## What the task asks
List every date and time stamp shown in the forum thread below.

>> begin Page extract

Let us know what happened as soon as you talk to him!
slytherin_girlyyy
Apr 23 2009, 01:06 AM
Ok so today my best friend/the guy I really really really like said something that really really really really really hurt me. We talked later and he was all "I'm soooo sorry! I wasn't thinking when I said it! It was the first thing that came to mind!" etc. etc. I forgave him, but now I'm wondering wether I should've or not. I don't know. Especially now, when he's blaming me for yelling at him and being mean to him first, which I didn't. And apperantly that means we were saying "Go away" and "no one cares" or whatever. Which is absolutley no excuse for telling your best friend, who you know is crazy head over heels in love with you that "You could live your entire life without her" and that "You didn't consider her a friend!" I was totally distraught. And I don't think I'm ready to forgive him yet. But I already have. So please please please please please please please help!
The Happy Dementor
May 1 2009, 07:37 PM
...Any issues in your life no matter how big or small feel free to post here....
Hia,
I am Emma and thought it would be cool to have an Agony Aunt thread...I looked and couldn't find another one so...
I know as well as anyone how it can make you feel to have bottled up feelings or worries so if you have a problem you need advice on or ust some friendly words post your issue below and check for a reply. It doesn't matter if is something like losing your hairstraighteners or losing a family member, if you want to share feel free.
Wow this feels like circle time in primary school! I loved circle time it was so fun!
Anyway...as well as leaving issues obviously you can also give advice, I am only one person, but be sure that your advice is constructive and positive and that it is not harmful or negative in any way shape or form. I will try to check the thread as often as possible to leave some feedback for any possible posters.
Hope you enjoy.
Em
xx
Mod Edit: I'm merging this with the existing help thread. ~Triad
hp*lover
Jun 25 2009, 10:06 PM
Hi people! I need some advice!
So here's the deal, i have a HUGE crush on this guy from my previous school. I heard he liked me back but he's a well known player

. He's super hot and I really reallly really like him

. I've changed my school now and we've got like no means of seeing each other

. So should i get over him? i mean I miss him alot and I really like him.....

>> end Page extract
>> begin Data block

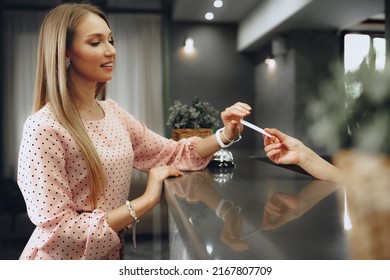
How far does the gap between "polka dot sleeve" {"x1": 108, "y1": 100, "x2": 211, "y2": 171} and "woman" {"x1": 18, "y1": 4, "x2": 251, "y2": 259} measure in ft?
0.18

>> end Data block

## Exercise result
Apr 23 2009, 01:06 AM
May 1 2009, 07:37 PM
Jun 25 2009, 10:06 PM